Take everything from the line containing "Out of the point" down to the line containing "foliage at (583, 257, 650, 302) <" in the entries below and arrange it as a JSON list of strings, one string per line, skipping any blank lines.

"""

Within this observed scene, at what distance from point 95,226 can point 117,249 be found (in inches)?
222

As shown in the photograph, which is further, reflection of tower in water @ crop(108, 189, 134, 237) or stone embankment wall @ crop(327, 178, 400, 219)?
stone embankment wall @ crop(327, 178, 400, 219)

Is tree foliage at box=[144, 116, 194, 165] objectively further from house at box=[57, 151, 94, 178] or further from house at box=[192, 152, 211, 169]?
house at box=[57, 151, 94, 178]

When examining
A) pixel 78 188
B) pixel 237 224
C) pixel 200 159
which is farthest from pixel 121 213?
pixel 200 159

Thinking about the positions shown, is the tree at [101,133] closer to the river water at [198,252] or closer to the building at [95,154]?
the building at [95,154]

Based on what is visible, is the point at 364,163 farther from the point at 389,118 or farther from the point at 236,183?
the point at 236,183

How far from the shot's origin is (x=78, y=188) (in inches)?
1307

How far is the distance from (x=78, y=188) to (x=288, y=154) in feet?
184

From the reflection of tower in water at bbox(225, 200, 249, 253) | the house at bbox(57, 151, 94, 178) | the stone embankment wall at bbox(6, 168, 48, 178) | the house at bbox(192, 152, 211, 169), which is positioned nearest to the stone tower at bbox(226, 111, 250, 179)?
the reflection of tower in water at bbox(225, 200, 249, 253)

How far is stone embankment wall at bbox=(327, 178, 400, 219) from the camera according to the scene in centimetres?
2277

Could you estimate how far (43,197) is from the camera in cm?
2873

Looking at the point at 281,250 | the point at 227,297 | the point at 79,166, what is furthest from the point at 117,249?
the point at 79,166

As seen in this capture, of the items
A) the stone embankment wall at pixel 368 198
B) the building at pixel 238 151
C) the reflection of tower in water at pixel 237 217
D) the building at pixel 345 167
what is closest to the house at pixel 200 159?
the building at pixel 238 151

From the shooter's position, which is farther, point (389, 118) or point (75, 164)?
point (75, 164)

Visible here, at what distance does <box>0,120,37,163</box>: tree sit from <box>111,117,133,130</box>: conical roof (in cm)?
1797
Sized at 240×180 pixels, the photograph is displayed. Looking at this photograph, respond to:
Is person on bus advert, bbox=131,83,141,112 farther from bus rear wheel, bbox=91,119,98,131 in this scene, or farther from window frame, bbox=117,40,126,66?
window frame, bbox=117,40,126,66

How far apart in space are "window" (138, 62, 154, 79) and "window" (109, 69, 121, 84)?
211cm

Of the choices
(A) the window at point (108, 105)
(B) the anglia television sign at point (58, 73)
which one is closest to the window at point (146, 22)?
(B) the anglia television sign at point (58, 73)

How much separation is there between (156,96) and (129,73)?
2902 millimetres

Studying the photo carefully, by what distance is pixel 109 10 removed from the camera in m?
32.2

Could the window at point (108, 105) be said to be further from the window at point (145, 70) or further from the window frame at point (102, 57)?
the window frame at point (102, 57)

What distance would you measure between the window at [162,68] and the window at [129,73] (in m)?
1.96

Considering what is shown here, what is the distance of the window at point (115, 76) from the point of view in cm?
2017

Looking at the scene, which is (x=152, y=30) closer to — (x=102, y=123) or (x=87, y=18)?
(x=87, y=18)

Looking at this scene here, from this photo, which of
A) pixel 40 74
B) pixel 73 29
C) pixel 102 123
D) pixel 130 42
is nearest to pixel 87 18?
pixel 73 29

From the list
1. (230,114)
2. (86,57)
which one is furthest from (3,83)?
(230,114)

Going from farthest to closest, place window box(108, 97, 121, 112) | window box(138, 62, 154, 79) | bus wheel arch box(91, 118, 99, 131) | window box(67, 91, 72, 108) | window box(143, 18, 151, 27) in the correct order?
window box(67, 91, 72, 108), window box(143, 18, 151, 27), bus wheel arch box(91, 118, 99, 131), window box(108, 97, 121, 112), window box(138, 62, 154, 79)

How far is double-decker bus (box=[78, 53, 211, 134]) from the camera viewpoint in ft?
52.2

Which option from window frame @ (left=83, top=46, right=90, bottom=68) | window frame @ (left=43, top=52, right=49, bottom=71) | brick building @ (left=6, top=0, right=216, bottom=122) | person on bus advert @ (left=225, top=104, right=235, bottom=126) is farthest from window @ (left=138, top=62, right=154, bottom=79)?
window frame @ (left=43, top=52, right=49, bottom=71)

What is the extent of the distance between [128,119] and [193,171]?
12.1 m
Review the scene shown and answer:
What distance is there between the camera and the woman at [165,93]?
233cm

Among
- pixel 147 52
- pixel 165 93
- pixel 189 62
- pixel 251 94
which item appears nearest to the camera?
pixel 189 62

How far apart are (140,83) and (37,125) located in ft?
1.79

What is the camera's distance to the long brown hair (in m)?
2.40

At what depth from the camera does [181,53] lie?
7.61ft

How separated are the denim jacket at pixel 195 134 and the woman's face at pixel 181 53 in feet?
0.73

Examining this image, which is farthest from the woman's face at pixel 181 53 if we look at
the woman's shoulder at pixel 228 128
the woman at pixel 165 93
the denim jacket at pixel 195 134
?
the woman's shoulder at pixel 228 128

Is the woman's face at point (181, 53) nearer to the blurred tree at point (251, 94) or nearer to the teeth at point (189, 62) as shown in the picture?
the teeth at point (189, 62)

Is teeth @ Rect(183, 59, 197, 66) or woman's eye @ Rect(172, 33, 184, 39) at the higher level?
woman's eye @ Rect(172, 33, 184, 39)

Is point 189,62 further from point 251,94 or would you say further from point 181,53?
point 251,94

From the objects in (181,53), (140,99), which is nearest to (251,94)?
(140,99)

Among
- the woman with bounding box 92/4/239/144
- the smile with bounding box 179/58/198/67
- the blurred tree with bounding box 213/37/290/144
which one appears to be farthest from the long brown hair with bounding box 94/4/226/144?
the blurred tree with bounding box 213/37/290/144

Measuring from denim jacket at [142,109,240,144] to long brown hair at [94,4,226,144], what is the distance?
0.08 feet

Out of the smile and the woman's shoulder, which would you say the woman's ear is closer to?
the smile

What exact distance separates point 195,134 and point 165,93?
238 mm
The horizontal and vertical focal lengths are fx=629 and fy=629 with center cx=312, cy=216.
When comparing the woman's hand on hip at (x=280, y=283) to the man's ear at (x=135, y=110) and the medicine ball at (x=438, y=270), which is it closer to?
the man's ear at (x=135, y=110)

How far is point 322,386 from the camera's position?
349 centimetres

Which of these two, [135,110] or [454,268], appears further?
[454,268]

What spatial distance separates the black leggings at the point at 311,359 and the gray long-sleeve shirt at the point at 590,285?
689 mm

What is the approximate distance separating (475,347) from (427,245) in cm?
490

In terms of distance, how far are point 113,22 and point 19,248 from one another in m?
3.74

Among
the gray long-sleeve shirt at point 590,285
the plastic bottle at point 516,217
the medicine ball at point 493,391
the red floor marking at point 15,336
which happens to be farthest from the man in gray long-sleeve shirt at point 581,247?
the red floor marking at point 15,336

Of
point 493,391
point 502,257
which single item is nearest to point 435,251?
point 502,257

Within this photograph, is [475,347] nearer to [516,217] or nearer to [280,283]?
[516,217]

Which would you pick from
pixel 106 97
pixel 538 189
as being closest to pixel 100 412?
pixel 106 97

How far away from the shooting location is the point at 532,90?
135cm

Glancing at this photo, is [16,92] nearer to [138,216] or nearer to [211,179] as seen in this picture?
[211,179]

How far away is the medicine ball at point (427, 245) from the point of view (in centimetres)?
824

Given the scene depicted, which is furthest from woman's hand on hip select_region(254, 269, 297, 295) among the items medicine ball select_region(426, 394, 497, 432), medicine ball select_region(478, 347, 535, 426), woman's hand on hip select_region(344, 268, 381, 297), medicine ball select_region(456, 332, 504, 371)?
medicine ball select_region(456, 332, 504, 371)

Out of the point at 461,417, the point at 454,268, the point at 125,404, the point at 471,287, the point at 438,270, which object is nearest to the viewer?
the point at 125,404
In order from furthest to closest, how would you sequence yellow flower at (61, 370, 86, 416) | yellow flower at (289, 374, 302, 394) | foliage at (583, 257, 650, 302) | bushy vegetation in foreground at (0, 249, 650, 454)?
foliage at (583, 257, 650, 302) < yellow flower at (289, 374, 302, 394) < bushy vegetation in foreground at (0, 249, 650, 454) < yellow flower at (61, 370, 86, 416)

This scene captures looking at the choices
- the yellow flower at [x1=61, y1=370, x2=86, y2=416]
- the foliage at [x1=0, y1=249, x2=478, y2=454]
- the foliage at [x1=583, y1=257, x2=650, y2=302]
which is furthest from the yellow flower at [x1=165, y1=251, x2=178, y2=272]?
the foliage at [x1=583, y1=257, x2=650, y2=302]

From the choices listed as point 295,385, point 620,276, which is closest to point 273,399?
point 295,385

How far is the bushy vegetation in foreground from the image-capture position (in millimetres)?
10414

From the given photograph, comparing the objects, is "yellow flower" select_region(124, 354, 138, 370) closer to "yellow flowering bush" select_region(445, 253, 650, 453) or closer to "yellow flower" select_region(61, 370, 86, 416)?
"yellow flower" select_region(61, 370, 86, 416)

"""

§ **EXERCISE RESPONSE**:
[
  "Out of the point at 461,417, the point at 454,268, the point at 125,404, the point at 471,287, the point at 438,270, which object is nearest to the viewer?",
  "the point at 125,404",
  "In order from furthest to closest, how would you sequence yellow flower at (61, 370, 86, 416) | yellow flower at (289, 374, 302, 394) | foliage at (583, 257, 650, 302) | bushy vegetation in foreground at (0, 249, 650, 454)?",
  "foliage at (583, 257, 650, 302) < yellow flower at (289, 374, 302, 394) < bushy vegetation in foreground at (0, 249, 650, 454) < yellow flower at (61, 370, 86, 416)"
]